Seven years after the brutal murders of his wife and children during a violent, government-sanctioned farm invasion, Pieter van Rooyen focuses his energies on trying to save wildlife in Zimbabwe’s national parks. In 2008, their beleaguered and underfunded staffs are helpless to stop rampant poaching, as depicted in a gut-wrenching scene where a dozen men wielding automatic rifles slaughter a family group of elephants for their ivory tusks. Jessica Brennan, a doctoral candidate studying elephants in the Zambezi Valley, joins forces with Pieter to pursue the poachers, who are working in collusion with a phony Zambian travel agency to supply a Chinese diplomat.

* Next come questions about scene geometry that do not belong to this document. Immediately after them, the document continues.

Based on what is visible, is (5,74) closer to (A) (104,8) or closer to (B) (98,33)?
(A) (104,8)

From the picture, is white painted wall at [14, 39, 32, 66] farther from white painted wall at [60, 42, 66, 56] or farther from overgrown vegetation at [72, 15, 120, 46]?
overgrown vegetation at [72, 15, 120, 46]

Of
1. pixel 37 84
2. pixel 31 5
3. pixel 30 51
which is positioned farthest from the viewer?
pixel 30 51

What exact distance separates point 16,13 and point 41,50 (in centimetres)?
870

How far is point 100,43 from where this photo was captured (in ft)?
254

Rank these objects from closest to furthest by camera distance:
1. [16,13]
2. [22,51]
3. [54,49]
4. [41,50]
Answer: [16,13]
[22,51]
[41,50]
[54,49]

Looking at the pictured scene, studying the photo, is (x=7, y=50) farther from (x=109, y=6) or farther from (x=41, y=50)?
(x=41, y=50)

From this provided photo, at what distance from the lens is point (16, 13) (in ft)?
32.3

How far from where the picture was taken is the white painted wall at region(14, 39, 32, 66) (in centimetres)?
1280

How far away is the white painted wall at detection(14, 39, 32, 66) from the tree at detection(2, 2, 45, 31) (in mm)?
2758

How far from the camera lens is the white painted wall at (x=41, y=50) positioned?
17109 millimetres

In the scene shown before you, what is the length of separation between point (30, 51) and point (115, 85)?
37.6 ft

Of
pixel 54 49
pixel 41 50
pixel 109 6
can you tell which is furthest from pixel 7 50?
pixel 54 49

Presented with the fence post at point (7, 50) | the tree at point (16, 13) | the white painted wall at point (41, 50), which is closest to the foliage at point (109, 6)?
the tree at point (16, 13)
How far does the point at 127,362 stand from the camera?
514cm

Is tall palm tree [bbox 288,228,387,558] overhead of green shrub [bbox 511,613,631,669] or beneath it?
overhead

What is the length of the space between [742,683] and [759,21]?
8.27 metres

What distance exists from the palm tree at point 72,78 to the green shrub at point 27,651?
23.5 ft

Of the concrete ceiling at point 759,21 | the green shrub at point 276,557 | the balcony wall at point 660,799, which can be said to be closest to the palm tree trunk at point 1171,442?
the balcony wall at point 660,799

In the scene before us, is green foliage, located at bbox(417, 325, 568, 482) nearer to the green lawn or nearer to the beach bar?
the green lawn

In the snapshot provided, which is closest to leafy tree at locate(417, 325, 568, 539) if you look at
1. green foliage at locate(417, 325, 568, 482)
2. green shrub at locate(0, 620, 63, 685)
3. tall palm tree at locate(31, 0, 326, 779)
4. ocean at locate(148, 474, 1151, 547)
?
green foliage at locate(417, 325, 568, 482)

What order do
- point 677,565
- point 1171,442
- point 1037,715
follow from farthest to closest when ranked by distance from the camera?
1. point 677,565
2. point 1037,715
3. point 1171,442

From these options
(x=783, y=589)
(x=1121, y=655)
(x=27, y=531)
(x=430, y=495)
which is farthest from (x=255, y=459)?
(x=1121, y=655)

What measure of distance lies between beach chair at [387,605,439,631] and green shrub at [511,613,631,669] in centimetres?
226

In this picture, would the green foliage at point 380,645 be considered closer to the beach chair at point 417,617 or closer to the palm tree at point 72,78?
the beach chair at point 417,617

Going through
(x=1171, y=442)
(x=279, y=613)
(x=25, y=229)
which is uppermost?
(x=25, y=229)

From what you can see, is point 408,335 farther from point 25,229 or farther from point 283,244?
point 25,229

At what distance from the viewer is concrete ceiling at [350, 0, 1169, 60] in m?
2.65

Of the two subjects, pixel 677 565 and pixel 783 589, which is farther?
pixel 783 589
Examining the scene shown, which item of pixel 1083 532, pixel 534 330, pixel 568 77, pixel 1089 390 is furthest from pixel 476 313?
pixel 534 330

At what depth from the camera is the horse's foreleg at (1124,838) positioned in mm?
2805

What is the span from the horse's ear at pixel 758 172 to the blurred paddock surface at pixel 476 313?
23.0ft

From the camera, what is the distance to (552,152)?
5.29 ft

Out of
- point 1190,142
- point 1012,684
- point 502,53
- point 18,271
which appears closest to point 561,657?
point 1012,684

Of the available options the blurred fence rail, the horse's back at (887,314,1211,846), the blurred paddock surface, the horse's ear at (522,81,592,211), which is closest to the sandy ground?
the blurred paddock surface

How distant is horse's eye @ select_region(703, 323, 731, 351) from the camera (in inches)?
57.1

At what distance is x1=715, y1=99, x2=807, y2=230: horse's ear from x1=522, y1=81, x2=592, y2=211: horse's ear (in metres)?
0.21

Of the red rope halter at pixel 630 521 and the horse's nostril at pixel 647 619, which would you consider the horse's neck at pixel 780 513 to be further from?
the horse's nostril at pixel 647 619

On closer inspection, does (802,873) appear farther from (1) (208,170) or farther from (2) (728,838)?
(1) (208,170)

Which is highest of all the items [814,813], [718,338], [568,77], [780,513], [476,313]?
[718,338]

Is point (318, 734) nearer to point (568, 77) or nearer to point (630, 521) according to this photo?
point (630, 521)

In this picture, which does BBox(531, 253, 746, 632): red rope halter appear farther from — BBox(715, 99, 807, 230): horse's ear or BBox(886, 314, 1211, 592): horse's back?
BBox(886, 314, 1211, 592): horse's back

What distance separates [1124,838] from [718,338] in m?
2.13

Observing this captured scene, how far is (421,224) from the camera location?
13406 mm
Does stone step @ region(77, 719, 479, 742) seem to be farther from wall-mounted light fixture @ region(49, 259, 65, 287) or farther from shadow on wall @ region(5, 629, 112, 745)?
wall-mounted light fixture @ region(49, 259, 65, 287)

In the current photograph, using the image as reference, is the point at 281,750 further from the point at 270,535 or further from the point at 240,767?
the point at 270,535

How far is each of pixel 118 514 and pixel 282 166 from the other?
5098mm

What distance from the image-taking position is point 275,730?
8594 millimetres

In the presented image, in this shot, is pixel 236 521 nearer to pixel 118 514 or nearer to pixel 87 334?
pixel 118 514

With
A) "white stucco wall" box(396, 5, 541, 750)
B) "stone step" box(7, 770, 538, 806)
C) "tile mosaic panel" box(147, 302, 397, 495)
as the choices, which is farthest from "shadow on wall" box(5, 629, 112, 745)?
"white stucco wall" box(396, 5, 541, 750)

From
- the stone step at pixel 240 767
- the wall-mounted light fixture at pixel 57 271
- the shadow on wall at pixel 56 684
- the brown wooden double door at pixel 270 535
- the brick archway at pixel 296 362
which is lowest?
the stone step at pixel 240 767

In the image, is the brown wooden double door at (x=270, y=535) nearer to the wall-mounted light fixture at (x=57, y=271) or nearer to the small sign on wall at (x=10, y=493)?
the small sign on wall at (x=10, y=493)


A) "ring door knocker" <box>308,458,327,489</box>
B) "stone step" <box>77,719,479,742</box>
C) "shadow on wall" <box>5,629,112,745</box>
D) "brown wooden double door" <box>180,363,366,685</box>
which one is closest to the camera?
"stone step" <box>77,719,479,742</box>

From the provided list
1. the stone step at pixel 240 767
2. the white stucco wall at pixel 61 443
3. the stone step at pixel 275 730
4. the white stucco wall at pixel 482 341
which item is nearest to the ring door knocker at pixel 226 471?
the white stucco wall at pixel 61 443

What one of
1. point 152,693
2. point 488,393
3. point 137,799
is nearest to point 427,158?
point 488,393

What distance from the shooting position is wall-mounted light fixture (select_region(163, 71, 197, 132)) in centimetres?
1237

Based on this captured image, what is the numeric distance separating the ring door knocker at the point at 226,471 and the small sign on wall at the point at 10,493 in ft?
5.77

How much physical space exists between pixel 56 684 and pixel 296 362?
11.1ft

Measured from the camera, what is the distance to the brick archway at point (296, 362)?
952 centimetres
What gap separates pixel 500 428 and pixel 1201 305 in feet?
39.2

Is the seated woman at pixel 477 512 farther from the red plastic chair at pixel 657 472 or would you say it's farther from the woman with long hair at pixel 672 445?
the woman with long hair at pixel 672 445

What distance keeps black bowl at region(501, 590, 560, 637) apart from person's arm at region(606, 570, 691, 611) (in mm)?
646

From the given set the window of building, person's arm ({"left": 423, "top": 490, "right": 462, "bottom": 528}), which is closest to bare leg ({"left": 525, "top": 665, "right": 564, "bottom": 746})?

Jessica and Pieter’s pursuit leads to her kidnapping and a suspenseful confrontation in a Zambian warehouse. Interspersed throughout the human drama are realistic accounts of the elephants’ interactions, both in times of joy and tragedy, which will rend readers’ heartstrings. In the end, however, what lingers in readers’ memories is the sorrowful portrait of Zimbabwe, a nation whose leaders have squandered its magnificent natural resources for short-term political and financial gain.
Shadows along the Zambezi
Diana M. Hawkins
Prologue
Tuesday April 3, 2001
Sandie van Rooyen was angry and upset. Her husband should never have left her and the children alone on their Zimbabwe farm. Robert Mugabe’s brutal land invasions were on the rise.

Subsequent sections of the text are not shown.